* [Quellenauszug]:
# taz.de -- SPD-Chefin Esken über Entlastungen: „Es fehlt uns nicht am Geld“
       
       > Appelle zum Energiesparen? Davon hält Saskia Esken wenig. Stattdessen
       > fordert die SPD-Chefin mehr Hilfe für Ärmere – und Zugeständnisse von der
       > FDP.
       
 (IMG) Bild: Will Mahnerin für Verteilungsgerechtigkeit sein: SPD-Chefin Saskia Esken
       
       taz: Frau Esken, duschen Sie gern kalt? 
       
       Saskia Esken: Nur wenn es unbedingt sein muss.
       
       Müssen wir alle [1][bald häufiger kalt duschen], wenn kein Gas mehr aus
       Russland fließ t? 
       
       Appelle sind aus meiner privilegierten Position wohlfeil und reichen allein
       nicht aus. Menschen mit geringen Einkommen haben sich schon vor der Krise
       im Alltag einschränken müssen. Diesen Menschen muss niemand erklären, wie
       man spart. Diese Menschen brauchen dringend Unterstützung. Davon abgesehen
       sollten wir uns alle bemühen, nach Kräften Energie zu sparen, um das Klima
       zu schonen, um uns aus der Abhängigkeit von Russland zu befreien und
       natürlich auch um Kosten zu sparen.
       
       Brauchen wir ein drittes Entlastungspaket, das gezielt Menschen mit
       geringen Einkommen hilft?
       
       Die Bundesregierung hat gerade Entlastungen im Umfang von über 30
       Milliarden beschlossen, die breit wirken. Zum 1. Juli wurde etwa die
       [2][EEG-Umlage abgeschafft], dadurch werden Strompreise für alle wesentlich
       günstiger. Grundsicherungsempfänger haben eine Einmalzahlung erhalten,
       Familien einen Kinderbonus, Wohngeld- und BaföG-Empfänger einen
       Heizkostenzuschuss. Zum ersten Juni kamen der Tankrabatt und das sehr
       erfolgreiche Neun-Euro-Ticket, über dessen Weiterentwicklung ja schon
       munter debattiert wird. Und es stehen noch die 300 Euro
       [3][Energiepreispauschale] aus, die alle Erwerbstätigen erhalten.

* [Aufgeführte Einträge]:
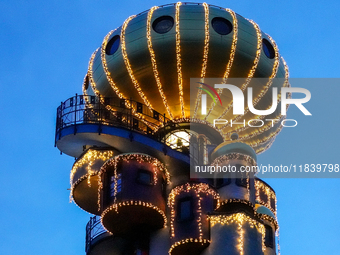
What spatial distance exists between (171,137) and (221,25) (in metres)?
7.33

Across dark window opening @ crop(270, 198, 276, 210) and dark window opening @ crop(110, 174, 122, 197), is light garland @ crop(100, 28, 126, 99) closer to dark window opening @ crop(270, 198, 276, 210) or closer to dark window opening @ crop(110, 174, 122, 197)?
dark window opening @ crop(110, 174, 122, 197)

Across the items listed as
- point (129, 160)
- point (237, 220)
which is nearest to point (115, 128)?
point (129, 160)

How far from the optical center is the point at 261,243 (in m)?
46.1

* [Fragen]:
**a.** Beantworten Sie die folgenden Fragen zum Interview mit Saskia Esken.
(i) Zu welchem Datum wurde laut Esken die EEG-Umlage abgeschafft?
(ii) Welche Empfängergruppen haben einen Heizkostenzuschuss erhalten?
(iii) Aus welchen drei Gründen sollten sich nach Esken alle bemühen, Energie zu sparen?
**b.** Führen Sie das Interview mit Saskia Esken nach dem letzten gezeigten Satz weiter.
Die Liste steht in keinem Zusammenhang mit dem Interview mit Saskia Esken.

* [Lösungen zur Übung]:
**a.**
(i) Die EEG-Umlage wurde zum 1. Juli abgeschafft.
(ii) Wohngeld- und BaföG-Empfänger haben einen Heizkostenzuschuss erhalten.
(iii) Um das Klima zu schonen, um sich aus der Abhängigkeit von Russland zu befreien und um Kosten zu sparen.

**b.**
       
       Die Pauschale muss versteuert werden, aber um die 174 Euro bekommen auch
       Gutverdiener wie Sie. Brauchen Sie das Geld, Frau Esken? 
       
       Nein. Wir haben diskutiert, ob wir die Pauschale auf bestimmte Einkommen
       begrenzen, aber das hätte die Sache komplizierter gemacht, deshalb haben
       wir uns entschieden, soziale Gerechtigkeit über die Steuerprogression zu
       erreichen. Gerade für Geringverdiener – auch für Selbständige oder
       Minijobber, die wir damit ebenfalls erreichen – ist das eine erhebliche
       Unterstützung.
       
       Reichen diese Maßnahmen bei knapp acht Prozent Inflation aus? 
       
       Das ist tatsächlich eine wichtige Frage, die ja auch damit zu tun hat, wie
       lange die Belastung andauert. Denn selbst wenn die Inflation sich
       normalisieren sollte, werden die Preise hoch bleiben. Deswegen müssen wir
       dafür sorgen, dass Menschen mit niedrigen Einkommen dauerhaft Unterstützung
       bekommen. Das kann aber nicht alleine der Staat leisten. Die Löhne müssen
       steigen.
       
       12 Euro Mindestlohn reichen nicht aus?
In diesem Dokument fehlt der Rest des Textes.